=== Estratto selezionato ===

I love you, Honeybear

Informazioni preliminari sul personaggio: Father John Misty, da circa tre anni, è il progetto musicale che attornia Joshua Tillman, ex membro dei Fleet Foxes, artista tuttofare quasi trentacinquenne.

Ragguagli preliminari sul disco: è qualcosa che si aggrappa, con pochi e occasionali diversivi, alla tradizione cantautorale popolare, e orchestrale, soprattutto americana, da Neil Young ad Elton John, da John Lennon a Burt Bacharach, da Brian Wilson a Randy Newman, e la smetto con l’elenco perché diverrebbe una pedante lista della spesa.

Considerazioni preliminari sui testi: si parla di “relazioni personali immerse nel vuoto spirituale contemporaneo”, così dice lo stesso Tillman del suo lavoro che ha pretese di concept. Illusione e disillusione si mescolano un po’ dappertutto, due facce della stessa medaglia o medaglia da una sola faccia: mitologie di sentimenti, apoteosi d’amore, ballate zuccherose tra fronzoli coriandoli e svolazzi, per convertirsi poi in liriche dirette, realistiche, quasi misogine, sarcastiche, non lontane dallo stile di un Sun Kil Moon, almeno nell’ultimo Benji.

=== Dati registrati ===

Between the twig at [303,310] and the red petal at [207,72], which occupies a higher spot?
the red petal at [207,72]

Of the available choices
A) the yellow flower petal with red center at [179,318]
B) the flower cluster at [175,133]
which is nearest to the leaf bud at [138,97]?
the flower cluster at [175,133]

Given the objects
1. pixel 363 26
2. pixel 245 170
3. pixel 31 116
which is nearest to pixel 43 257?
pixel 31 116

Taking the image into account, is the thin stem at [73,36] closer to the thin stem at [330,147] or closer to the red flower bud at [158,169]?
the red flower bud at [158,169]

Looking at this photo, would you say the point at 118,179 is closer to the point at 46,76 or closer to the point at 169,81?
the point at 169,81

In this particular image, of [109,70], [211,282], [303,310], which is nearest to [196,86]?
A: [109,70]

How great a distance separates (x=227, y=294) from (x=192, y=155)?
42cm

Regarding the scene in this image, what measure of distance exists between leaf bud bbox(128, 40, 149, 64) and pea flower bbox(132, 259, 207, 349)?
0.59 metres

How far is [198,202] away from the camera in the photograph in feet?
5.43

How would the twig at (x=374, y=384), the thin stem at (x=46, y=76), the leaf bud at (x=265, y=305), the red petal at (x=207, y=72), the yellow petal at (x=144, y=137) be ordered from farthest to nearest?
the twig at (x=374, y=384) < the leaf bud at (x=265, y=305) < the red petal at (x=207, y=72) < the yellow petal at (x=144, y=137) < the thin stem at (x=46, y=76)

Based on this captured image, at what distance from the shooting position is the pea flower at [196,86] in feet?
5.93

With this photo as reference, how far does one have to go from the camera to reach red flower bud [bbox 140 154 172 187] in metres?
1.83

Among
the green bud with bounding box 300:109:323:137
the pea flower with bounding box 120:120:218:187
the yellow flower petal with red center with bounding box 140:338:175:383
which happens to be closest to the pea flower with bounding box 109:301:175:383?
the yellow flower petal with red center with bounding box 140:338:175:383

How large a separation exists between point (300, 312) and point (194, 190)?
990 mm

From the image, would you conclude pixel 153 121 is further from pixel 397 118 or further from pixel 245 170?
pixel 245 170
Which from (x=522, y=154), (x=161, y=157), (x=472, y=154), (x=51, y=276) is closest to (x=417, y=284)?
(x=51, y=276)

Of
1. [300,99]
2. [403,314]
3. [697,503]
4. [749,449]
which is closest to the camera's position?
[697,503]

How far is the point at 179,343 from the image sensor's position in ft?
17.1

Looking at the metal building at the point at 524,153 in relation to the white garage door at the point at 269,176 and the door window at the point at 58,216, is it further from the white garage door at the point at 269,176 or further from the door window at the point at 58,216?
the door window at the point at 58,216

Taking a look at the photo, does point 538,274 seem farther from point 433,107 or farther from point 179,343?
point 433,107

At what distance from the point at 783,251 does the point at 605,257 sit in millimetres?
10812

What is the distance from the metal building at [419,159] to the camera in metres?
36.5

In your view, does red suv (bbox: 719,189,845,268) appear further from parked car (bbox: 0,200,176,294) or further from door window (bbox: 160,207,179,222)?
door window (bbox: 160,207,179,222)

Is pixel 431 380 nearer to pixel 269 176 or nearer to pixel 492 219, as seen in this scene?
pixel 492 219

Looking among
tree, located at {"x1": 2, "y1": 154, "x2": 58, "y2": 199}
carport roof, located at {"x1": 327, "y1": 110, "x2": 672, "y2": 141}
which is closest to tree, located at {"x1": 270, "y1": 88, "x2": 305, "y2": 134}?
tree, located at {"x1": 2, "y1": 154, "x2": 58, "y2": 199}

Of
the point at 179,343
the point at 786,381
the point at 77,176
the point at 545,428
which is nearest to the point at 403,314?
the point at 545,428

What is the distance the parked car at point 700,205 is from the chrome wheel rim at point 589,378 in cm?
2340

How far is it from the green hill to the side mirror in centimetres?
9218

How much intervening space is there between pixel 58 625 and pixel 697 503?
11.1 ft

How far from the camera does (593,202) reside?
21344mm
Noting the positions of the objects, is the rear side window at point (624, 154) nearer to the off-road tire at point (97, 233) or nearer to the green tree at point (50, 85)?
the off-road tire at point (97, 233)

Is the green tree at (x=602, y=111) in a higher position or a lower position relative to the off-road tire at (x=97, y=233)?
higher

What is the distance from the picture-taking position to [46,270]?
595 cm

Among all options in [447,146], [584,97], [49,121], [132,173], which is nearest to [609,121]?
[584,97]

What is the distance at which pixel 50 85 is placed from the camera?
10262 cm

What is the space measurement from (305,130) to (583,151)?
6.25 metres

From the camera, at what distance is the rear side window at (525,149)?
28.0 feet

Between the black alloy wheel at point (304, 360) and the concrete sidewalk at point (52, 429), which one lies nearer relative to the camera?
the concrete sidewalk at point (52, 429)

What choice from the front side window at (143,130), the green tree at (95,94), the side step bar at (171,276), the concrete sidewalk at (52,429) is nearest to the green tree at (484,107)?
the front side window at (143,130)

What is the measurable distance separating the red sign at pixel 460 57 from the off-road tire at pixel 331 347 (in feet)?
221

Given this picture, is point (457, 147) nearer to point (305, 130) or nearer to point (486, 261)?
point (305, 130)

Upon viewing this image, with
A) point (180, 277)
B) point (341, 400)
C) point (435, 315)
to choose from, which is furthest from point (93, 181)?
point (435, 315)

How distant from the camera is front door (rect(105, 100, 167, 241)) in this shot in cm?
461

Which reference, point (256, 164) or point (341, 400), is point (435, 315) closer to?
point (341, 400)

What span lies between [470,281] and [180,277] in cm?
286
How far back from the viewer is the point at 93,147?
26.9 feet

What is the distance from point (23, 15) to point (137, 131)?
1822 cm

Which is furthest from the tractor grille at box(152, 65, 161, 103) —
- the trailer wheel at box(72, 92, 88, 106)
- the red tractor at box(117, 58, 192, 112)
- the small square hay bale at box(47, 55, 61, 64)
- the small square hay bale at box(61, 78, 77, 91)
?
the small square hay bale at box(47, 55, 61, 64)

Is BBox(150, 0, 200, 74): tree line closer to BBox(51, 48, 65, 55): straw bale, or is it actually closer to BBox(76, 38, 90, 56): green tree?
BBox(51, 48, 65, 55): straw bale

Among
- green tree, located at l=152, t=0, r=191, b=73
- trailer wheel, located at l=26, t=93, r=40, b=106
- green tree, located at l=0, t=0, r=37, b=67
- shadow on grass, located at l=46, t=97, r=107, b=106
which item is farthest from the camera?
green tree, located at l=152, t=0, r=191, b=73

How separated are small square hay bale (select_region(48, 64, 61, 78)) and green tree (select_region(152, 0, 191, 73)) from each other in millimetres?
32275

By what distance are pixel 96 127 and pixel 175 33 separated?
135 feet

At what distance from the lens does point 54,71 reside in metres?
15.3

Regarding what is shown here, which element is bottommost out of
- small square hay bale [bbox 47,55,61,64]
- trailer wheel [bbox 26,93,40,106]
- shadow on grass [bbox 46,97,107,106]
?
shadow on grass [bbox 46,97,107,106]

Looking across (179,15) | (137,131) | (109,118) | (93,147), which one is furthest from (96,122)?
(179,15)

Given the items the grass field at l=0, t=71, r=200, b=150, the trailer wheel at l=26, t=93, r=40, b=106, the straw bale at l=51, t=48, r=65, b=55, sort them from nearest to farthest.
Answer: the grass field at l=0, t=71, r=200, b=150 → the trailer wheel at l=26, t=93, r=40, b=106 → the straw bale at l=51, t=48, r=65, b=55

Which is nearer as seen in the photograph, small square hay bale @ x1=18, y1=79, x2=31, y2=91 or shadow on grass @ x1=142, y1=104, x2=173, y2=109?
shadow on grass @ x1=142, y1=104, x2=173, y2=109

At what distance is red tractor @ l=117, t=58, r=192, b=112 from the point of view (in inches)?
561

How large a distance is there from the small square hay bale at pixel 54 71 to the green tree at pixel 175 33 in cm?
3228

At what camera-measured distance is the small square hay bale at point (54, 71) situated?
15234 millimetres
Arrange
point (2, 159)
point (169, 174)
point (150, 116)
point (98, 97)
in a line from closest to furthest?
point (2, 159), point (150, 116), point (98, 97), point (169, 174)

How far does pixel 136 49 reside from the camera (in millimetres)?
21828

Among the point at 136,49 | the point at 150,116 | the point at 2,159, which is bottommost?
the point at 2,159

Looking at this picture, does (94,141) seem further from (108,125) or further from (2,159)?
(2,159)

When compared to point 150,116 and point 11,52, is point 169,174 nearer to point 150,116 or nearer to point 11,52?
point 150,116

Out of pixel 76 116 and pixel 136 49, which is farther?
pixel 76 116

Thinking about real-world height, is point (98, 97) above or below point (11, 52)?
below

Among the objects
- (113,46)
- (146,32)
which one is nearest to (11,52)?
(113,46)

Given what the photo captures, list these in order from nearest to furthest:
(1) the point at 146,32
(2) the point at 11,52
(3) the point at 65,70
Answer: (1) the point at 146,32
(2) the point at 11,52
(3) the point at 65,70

===

**Compiti da svolgere**
**a.** Mostra tutte le righe dell'elenco che contengono la parola "yellow".
**b.** Scrivi il seguito del testo su I love you, Honeybear, riprendendo dopo l'ultima frase riportata.

**Risposte ai compiti**
**a.**
A) the yellow flower petal with red center at [179,318]
How would the twig at (x=374, y=384), the thin stem at (x=46, y=76), the leaf bud at (x=265, y=305), the red petal at (x=207, y=72), the yellow petal at (x=144, y=137) be ordered from farthest to nearest?
the twig at (x=374, y=384) < the leaf bud at (x=265, y=305) < the red petal at (x=207, y=72) < the yellow petal at (x=144, y=137) < the thin stem at (x=46, y=76)
the yellow flower petal with red center with bounding box 140:338:175:383
the yellow flower petal with red center with bounding box 140:338:175:383

**b.**
Testi che necessitano perciò talvolta di ammorbidente, e qui arriva in soccorso la musica, o la voce (timbro che confondo spesso con quello di Jesse Tabish, Other Lives), ma soprattutto gli arrangiamenti, e qui riparte la lista della spesa: ariosi e trasognati, ampollosi e sinfonici, magnificenti, ridondanti. Ed è qui il problema: si respira a pieni polmoni, beati, tra strutture così orchestrali, o questo classico tende a esser troppo classico, diventa “classicume”, dunque asfissia, soffoca, nausea? Non si tratta tanto di etichettare I Love You, Honeybear come un’opera retrò, come canzoni già sentite, come disco ripetitivo, meccanico, come sound per vecchi nostalgici che hanno così l’impressione di non incanutire. Si tratta di comprendere se questo pop-soul è davvero godibile, se questo songwriting con (pochi) sprazzi di rock non annoia, se gli strumenti in ballo son troppi, e un po’ opprimono. 

La risposta varia per ogni singolo fruitore, ma probabilmente stavolta si rimane nel mezzo.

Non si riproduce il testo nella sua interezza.